*Using the information*:
(1) Decide whether each statement agrees with the bibliographic entry on zoonotic virus emergence below: (a) the work was accepted for publication in 2006; (b) the work is classified as a journal article; (c) John Mackenzie is listed with Yale School of Medicine. For each, answer yes or no and quote the deciding words of the entry.
(2) Carry on the bibliographic entry on zoonotic virus emergence below, beginning after its final line.
**** Document passage
Title: INTRODUCTION: CONCEPTUALIZING AND PARTITIONING THE EMERGENCE PROCESS OF ZOONOTIC VIRUSES FROM WILDLIFE TO HUMANS

Author
item CHILDS, JAMES - YALE SCHOOL OF MEDICINE
item Richt, Juergen
item MACKENZIE, JOHN - CURTIN UNIV TECH, PERTH

Submitted to: Current Topics in Microbiology and Immunology
Publication Type: Book / Chapter
Publication Acceptance Date: 8/10/2006
Publication Date: 10/2/2007
Citation: Childs, J.E., Richt, J.A., Mackenzie, J.S. 2007. Introduction: conceptualizing and partitioning the emergence process of zoonotic viruses from wildlife to humans. In: Childs, J.E., Mackenzie, J.S.; Richt, J.A., editors. Wildlife and Emerging Zoonotic Diseases: The Biology, Circumstances and Consequences of Cross-Species Transmission. Series: Current Topics in Microbiology and Immunology. Berlin Heidelberg: Springer-Verlag. 315:1-31.
********
**** Data listing
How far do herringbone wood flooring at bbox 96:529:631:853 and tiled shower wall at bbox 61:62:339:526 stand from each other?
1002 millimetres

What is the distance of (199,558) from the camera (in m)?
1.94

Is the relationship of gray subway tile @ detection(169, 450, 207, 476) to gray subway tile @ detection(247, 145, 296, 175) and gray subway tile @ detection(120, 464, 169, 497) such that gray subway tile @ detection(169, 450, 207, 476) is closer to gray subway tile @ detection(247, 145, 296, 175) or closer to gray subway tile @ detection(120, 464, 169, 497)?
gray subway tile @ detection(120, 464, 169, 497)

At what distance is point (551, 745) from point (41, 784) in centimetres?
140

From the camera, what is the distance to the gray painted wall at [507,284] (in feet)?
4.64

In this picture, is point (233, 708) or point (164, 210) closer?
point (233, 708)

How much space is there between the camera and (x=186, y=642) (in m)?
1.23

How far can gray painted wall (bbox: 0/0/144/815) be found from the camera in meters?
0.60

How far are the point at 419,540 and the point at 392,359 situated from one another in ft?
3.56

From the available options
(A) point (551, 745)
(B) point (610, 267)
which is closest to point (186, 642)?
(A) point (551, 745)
********
**** Data listing
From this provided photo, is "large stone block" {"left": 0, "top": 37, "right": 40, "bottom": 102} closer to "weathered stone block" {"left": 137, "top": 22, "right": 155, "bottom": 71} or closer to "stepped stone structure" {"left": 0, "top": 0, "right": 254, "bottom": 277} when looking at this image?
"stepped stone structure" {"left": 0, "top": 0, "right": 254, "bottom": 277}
********
*Solved tasks*:
(1)
(a) Yes: "Publication Acceptance Date: 8/10/2006"
(b) No: "Publication Type: Book / Chapter"
(c) No: "MACKENZIE, JOHN - CURTIN UNIV TECH, PERTH"

(2)
Interpretive Summary:

Technical Abstract: The process of zoonotic disease emergence can be understood by coupling knowledge of how zoonotic viruses have evolved and are maintained among their wildlife hosts, transmitted across a species-barrier to cause productive infection in a taxonomically distinct secondary host, initiate a pathologic process causing disease, and, by repetitive infection within the secondary host species, result in incident morbidity or mortality of sufficient magnitude to be detected and characterized as a novel heath concern of local, regional, or global significance. Obviously, we possess no such knowledge for any zoonotic virus or zoonotic disease, but casting the emergence process in this context underscores how disciplinary boundaries are blurred; advances require approaches spanning the spectrum of biological inquiry, and solutions to imminent threats require approaches unbounded by the notion of specific scientific discipline. The emergence process involves ecological interactions at the individual, species, community, and global scale. The dynamic circumstances and relative importance of the participants reflect the evolutionary context in which zoonotic agents have accommodated to, and been accommodated by, their reservoir hosts, the diversity of species involved, their geographic range and their local dispersion. In turn, historical factors have modified and blurred traditional patterns of species distribution, abundance, and diversity, and are continually transforming the landscape of opportunity on which zoonotic viruses with their reservoir hosts mingle with novel, potentially susceptible secondary host species (H*S)s. The current historical circumstances are unprecedented in their efficiency for continually shuffling an expanding repertoire of zoonotic viruses and hosts, introducing them in novel ecologic circumstances to a wealth of previously-unavailable and unexplored niches. Within the last decade the accelerated pace of rapid translocations of infected reservoir hosts or host species have heralded a sea change in how we view the public health threat posed by zoonotic viruses, as testified by the emergence of SARs coronavirus (SARS CoV), Influenza A subtype H5N1, West Nile virus (WNV), Nipah virus (NiV), and Monkeypox virus.